O estudo ‘Sustentabilidade Racial: dados e estatísticas sobre a população negra no Brasil’, divulgado pela revista Exame, aponta que esta parcela da sociedade é minoria em todos os cargos do setor publicitário no Brasil. Além disso, negros têm salários que representam a metade do que faturam os brancos. As revelações surgiram a partir de recortes específicos para a área de Publicidade e Propaganda. Os resultados completos podem ser conferidos no link.
A iniciativa leva em conta três tópicos para analisar a desigualdade: diferenças no número de colaboradores e salariais, bem como o índice de desequilíbrio racial. Michael França, pesquisador do Núcleo de Estudos Raciais do Insper e coautor da pesquisa, revela que este levantamento teve pontapé no mercado publicitário por dois motivos: “o Ministério Público do Trabalho desenvolve um projeto para mudar o cenário atual, e por ser o setor é responsável pela criação e reprodução de diversos estereótipos raciais e de gênero”.
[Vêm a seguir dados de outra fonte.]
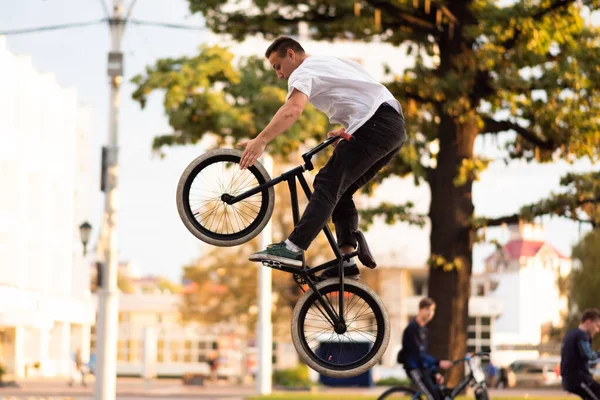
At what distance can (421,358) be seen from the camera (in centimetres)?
1387

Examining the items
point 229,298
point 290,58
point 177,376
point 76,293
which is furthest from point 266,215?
point 76,293

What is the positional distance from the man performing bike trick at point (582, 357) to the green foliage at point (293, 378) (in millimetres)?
26838

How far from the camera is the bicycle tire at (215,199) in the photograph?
20.5ft

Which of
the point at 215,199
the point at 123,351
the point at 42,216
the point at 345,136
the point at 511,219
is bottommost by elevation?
the point at 123,351

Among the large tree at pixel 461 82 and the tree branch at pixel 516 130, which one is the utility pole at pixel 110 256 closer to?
the large tree at pixel 461 82

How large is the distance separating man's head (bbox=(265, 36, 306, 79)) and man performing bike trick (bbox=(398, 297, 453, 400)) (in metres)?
7.73

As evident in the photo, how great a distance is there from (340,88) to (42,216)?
47041mm

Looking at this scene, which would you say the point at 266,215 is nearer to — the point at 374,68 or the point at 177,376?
the point at 177,376

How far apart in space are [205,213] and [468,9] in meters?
11.2

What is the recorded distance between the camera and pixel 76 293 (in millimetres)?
62719

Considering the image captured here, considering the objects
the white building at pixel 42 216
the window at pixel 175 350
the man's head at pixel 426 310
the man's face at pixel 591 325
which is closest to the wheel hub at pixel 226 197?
the man's head at pixel 426 310

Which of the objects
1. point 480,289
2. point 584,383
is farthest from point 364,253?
point 480,289

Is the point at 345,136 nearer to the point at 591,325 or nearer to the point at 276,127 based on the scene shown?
the point at 276,127

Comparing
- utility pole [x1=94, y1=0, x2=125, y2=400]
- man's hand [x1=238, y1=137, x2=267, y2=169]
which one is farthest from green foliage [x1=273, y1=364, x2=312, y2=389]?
man's hand [x1=238, y1=137, x2=267, y2=169]
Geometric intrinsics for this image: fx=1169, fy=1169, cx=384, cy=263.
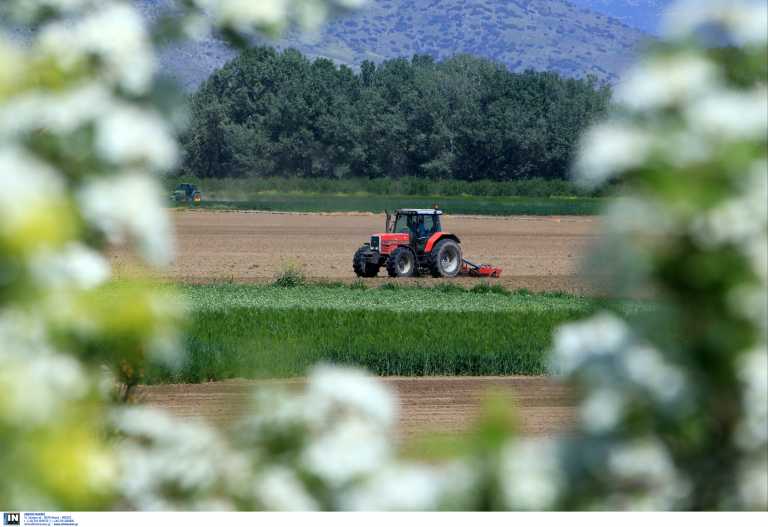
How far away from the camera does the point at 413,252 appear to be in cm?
2719

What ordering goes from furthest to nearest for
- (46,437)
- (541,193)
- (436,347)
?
(541,193) → (436,347) → (46,437)

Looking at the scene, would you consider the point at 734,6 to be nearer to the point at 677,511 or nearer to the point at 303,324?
the point at 677,511

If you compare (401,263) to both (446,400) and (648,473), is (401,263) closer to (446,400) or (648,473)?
(446,400)

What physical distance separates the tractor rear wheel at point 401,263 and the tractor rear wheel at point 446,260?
0.47 metres

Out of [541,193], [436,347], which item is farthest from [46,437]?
[541,193]

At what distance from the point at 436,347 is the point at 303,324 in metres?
3.04

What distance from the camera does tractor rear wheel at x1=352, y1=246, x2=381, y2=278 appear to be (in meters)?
26.9

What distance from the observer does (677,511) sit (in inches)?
53.5

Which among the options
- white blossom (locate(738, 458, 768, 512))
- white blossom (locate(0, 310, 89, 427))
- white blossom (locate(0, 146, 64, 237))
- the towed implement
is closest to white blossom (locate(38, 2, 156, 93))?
white blossom (locate(0, 146, 64, 237))

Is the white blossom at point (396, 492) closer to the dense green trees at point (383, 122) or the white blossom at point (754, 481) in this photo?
the white blossom at point (754, 481)

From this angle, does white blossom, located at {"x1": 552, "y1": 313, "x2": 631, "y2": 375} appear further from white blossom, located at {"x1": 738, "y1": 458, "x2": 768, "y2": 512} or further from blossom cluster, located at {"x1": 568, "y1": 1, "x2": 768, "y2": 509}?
white blossom, located at {"x1": 738, "y1": 458, "x2": 768, "y2": 512}

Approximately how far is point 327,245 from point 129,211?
38845 mm

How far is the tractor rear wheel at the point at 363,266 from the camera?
26.9 metres

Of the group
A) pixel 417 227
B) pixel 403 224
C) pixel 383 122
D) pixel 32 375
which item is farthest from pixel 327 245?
pixel 383 122
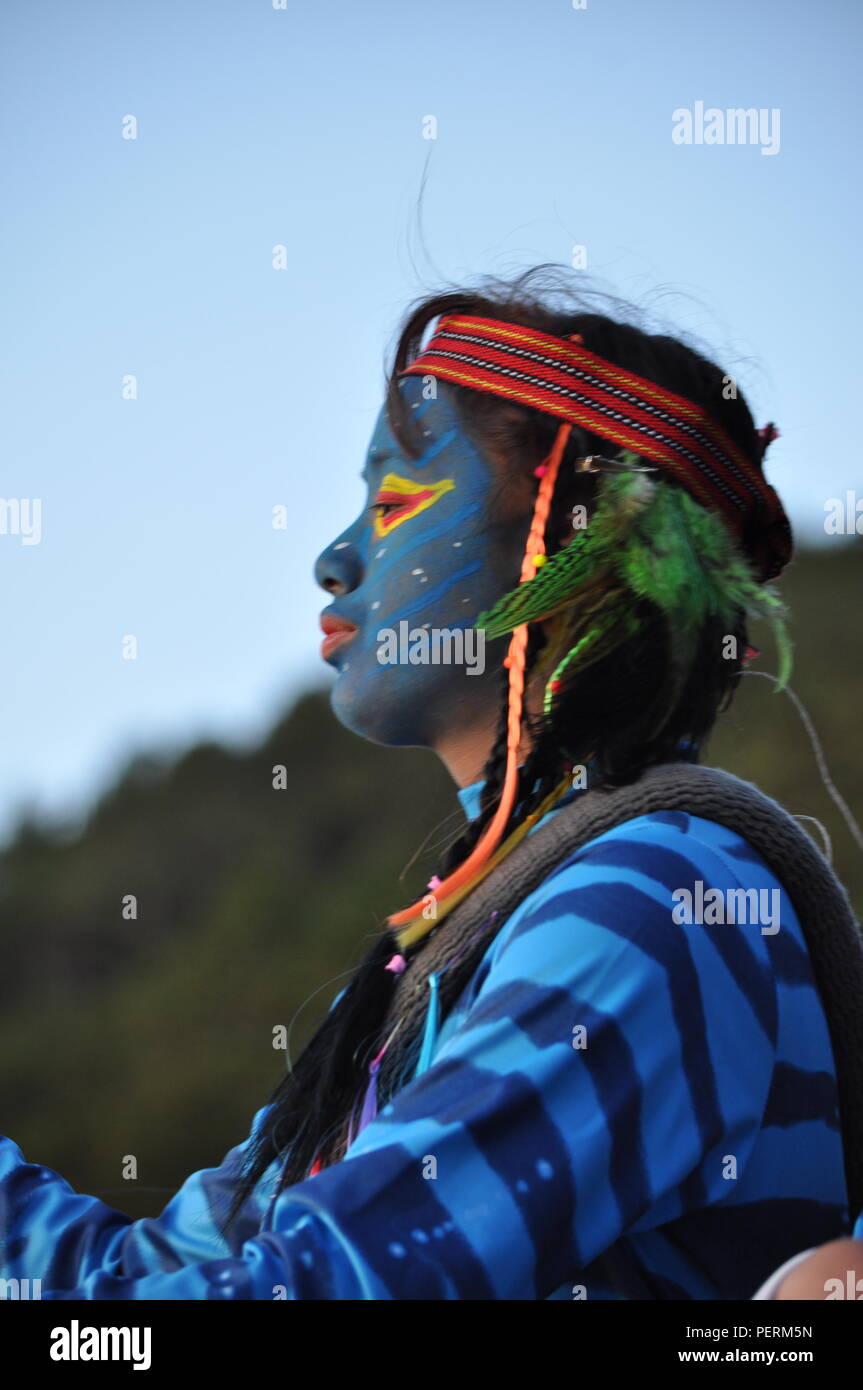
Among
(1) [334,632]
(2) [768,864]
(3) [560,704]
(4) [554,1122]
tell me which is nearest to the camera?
(4) [554,1122]

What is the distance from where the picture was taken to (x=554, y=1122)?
1356 mm

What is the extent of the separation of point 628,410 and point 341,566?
43cm

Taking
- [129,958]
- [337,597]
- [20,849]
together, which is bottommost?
[129,958]

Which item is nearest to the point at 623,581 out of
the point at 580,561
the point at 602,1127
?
the point at 580,561

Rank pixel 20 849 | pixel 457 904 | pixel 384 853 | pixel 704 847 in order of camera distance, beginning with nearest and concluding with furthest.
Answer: pixel 704 847 < pixel 457 904 < pixel 384 853 < pixel 20 849

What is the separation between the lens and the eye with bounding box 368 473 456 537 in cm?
203

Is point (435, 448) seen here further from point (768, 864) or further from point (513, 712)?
point (768, 864)

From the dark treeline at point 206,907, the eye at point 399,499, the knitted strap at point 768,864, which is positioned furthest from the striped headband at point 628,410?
the dark treeline at point 206,907

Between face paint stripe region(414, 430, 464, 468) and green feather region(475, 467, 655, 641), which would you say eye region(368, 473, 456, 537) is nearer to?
face paint stripe region(414, 430, 464, 468)

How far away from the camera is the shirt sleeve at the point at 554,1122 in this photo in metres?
1.30
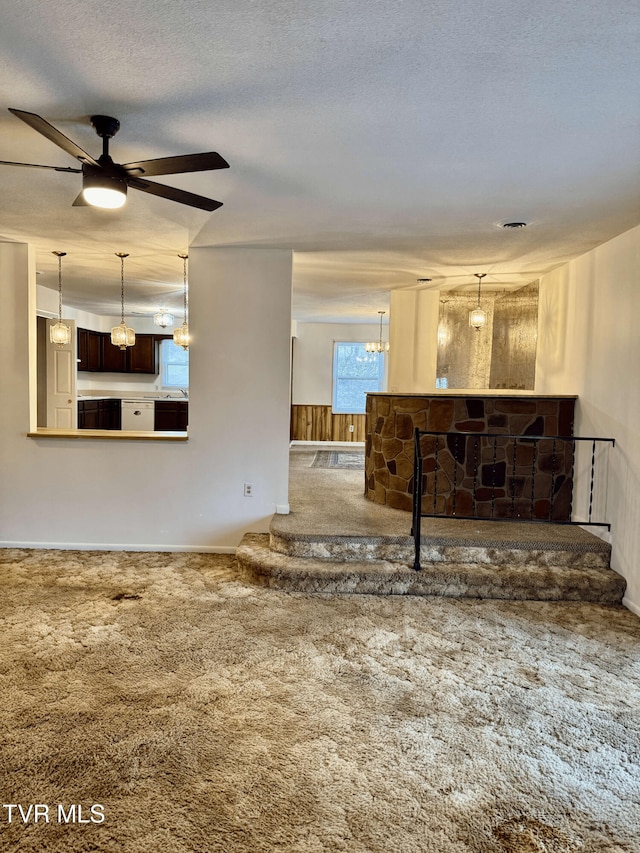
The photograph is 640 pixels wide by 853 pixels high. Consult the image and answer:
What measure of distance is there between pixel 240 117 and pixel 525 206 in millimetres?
1842

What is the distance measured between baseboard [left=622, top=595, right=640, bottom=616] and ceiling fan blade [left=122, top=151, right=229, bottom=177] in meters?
3.52

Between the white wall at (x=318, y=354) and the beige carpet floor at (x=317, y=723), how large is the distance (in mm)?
6278

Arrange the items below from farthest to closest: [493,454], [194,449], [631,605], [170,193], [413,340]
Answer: [413,340] → [493,454] → [194,449] → [631,605] → [170,193]

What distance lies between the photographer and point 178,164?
2.08 m

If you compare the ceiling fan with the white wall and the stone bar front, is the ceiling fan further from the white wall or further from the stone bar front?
the white wall

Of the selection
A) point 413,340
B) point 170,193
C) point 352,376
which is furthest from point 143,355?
point 170,193

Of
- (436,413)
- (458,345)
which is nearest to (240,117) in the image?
(436,413)

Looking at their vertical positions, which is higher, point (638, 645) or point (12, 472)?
point (12, 472)

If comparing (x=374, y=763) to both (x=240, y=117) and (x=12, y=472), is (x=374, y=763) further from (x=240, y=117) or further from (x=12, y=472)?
(x=12, y=472)

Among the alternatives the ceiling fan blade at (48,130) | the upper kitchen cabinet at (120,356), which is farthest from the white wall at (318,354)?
the ceiling fan blade at (48,130)

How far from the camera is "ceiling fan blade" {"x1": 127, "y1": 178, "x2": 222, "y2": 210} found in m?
2.30

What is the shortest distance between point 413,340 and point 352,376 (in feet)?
11.0

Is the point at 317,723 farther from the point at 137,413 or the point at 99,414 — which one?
the point at 137,413

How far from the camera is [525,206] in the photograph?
312 cm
Alê Garcia, criador de conteúdo, escritor e senior creative do Nubank, foi procurado pela reportagem de Coletiva.net. O publicitário ilustrou o que pensa a respeito da pesquisa e afirmou que a diversidade anda a passos de formiga no Brasil. “O fato é que a Publicidade sempre foi um espaço de elite, competitivo e inóspito, principalmente para as pessoas negras”, apontou ele.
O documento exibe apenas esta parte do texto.